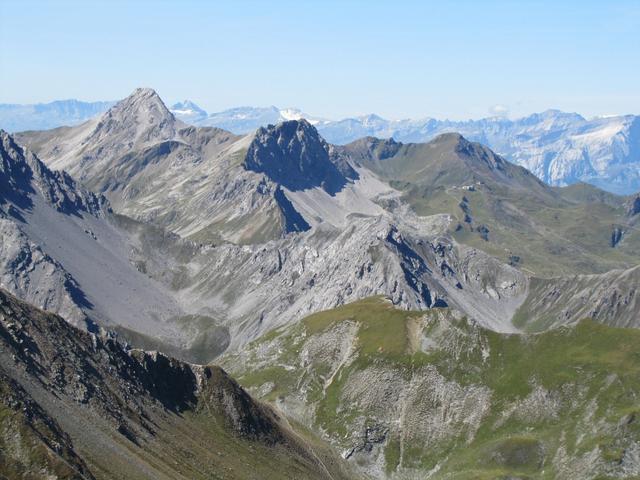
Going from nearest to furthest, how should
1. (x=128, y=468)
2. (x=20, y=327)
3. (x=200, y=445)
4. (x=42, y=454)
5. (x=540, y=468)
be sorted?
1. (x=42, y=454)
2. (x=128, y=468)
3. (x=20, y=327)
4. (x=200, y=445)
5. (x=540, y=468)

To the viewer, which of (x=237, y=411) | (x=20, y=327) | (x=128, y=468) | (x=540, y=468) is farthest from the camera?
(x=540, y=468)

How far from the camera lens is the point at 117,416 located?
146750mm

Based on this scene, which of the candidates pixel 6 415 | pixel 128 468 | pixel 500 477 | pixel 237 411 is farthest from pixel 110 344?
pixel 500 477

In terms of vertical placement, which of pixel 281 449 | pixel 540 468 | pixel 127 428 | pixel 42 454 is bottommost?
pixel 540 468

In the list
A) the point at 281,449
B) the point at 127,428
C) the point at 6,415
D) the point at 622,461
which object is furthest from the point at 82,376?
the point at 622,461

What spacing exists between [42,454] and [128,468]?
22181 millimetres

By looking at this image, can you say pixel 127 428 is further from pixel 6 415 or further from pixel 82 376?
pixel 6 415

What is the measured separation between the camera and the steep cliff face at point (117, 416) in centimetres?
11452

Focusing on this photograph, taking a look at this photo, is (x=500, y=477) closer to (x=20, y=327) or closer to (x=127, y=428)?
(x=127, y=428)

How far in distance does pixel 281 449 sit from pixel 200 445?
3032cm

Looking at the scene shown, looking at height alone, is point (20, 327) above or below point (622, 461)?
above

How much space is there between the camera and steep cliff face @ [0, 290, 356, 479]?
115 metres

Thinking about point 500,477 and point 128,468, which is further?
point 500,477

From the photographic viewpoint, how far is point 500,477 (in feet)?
◆ ◆ ◆ ◆ ◆ ◆ ◆
## [YOUR TASK]
Give the part of the material that opens with the line containing "How much space" and runs through the end as a Markdown table with columns Row and Text. Number each line in Row, and leave out blank lines.

## [FINAL RESULT]
| Row | Text |
|---|---|
| 1 | How much space is there between the camera and steep cliff face @ [0, 290, 356, 479]? |
| 2 | 115 metres |
| 3 | Thinking about point 500,477 and point 128,468, which is further? |
| 4 | point 500,477 |
| 5 | From the photographic viewpoint, how far is point 500,477 (in feet)? |